A ce titre, l'expert chiffre le coût des travaux de désamiantage de la façade légère appentis/cuisine à la somme de 18.727 € selon devis de la société BPH, dont il est observé, comme le relève l'intimé et comme l'a retenu le premier juge, qu'il est chiffré en réalité à 18.227€.
Si la société Allianz Iard se prévaut du caractère excessif de ce devis, cette allégation n'est assortie d'aucune offre de preuve et notamment d'aucun devis alternatif, ni d'aucun élément technique, l'intimée se bornant à reproduire dans ses écritures des copies écrans de tarifs pour certaines totalement illisibles, dépourvues de toute force probante.
En conséquence, il convient de confirmer le jugement déféré et de condamner la société Allianz Iard à payer à Mme [S] la somme de 18.227 € TTC au titre des travaux de reprise sur le composant amiante de la façade légère appentis/cuisine.
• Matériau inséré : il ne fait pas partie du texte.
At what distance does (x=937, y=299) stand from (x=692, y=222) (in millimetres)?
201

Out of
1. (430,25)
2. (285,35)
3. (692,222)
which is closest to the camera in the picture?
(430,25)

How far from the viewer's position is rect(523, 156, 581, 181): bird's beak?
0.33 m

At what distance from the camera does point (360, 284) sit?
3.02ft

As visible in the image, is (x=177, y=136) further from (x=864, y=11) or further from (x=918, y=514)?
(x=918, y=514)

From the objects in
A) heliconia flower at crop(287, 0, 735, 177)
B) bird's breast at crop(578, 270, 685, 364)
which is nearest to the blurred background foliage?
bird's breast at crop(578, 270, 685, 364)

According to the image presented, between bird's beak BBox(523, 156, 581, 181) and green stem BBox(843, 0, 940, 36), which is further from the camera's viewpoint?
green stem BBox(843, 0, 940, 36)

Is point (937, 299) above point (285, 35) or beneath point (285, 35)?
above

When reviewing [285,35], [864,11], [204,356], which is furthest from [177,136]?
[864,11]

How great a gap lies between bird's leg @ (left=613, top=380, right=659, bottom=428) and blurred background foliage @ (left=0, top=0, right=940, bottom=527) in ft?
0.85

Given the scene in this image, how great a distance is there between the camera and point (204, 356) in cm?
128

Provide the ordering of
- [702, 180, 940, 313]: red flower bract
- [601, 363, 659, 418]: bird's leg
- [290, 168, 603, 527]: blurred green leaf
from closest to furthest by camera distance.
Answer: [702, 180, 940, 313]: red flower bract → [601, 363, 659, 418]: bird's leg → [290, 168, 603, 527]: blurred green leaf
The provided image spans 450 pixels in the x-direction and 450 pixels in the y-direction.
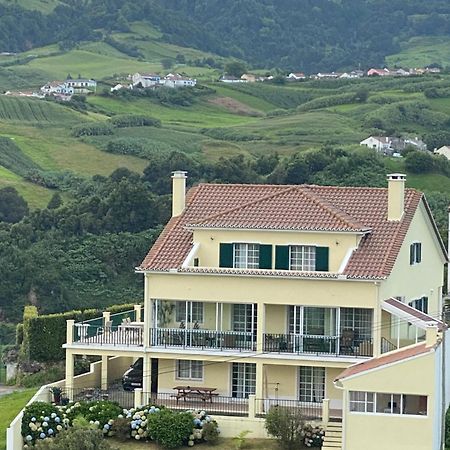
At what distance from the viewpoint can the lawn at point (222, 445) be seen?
36297mm

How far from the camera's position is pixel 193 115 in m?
174

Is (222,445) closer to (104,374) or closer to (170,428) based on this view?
(170,428)

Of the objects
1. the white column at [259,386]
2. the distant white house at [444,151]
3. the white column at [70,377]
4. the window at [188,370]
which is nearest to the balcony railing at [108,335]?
the white column at [70,377]

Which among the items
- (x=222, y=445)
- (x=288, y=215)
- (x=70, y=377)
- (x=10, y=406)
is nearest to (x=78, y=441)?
Result: (x=222, y=445)

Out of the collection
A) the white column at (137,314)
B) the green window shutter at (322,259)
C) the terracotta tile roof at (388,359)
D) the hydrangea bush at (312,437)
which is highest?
the green window shutter at (322,259)

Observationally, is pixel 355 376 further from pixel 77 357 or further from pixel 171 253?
pixel 77 357

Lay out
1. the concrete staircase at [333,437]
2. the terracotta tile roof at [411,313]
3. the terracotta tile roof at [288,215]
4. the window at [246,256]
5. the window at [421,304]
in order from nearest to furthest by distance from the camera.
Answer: the concrete staircase at [333,437]
the terracotta tile roof at [411,313]
the terracotta tile roof at [288,215]
the window at [246,256]
the window at [421,304]

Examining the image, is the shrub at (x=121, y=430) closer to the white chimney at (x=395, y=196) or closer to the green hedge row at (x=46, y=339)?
the white chimney at (x=395, y=196)

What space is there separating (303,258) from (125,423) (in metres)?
5.75

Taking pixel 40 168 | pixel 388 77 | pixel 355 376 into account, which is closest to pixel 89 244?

En revanche, si Mme [S] soutient qu'elle s'est trouvée dans l'impossibilité de donner à bail son bien immobilier du fait de la présence d'amiante, il est observé d'une part qu'aucune pièce de la procédure n'établit que le bien litigieux était destiné à la location et d'autre part, que l'expert retient ainsi qu'il suit :" compte tenu de la situation extérieure du composant, le matériau ne présente pas de risque pour la santé des occupants de l'ensemble immobilier dans la mesure où il n'est pas sollicité mécaniquement ".
Il résulte donc de ce qui précède que la preuve d'un préjudice de jouissance n'est pas établie, de sorte qu'il y a lieu de confirmer le jugement déféré en ce qu'il a débouté Mme. [S] de sa demande de réparation au titre des échéances d'emprunt, des taxes d'habitation et foncière et des charges de copropriété.
La demande de Mme [S] au titre d'un préjudice moral qui n'est justifié par aucun moyen de droit ni de fait est également rejetée et le jugement déféré est confirmé de ce chef.
Sur la franchise
Selon l'article L. 112-6 du code des assurances, l'assureur peut opposer au porteur de la police ou au tiers qui en invoque le bénéfice les exceptions opposables au souscripteur originaire, sauf dans le domaine de l'assurance obligatoire.
En application des articles L.271-6 et R. 271-2 du code de la construction et de l'habitation, toute personne chargée d'établir un diagnostic technique en cas de vente de tout ou partie d'un immeuble bâti, est tenue de souscrire une assurance permettant de couvrir les conséquences d'un engagement de sa responsabilité en raison de ses interventions.
Si les franchises ne sont pas opposables au tiers victime en matière d'assurance obligatoire tel n'est pas le cas dans le domaine des assurances facultatives (3ème Civ., 17 février 2015, n° 14-13.703).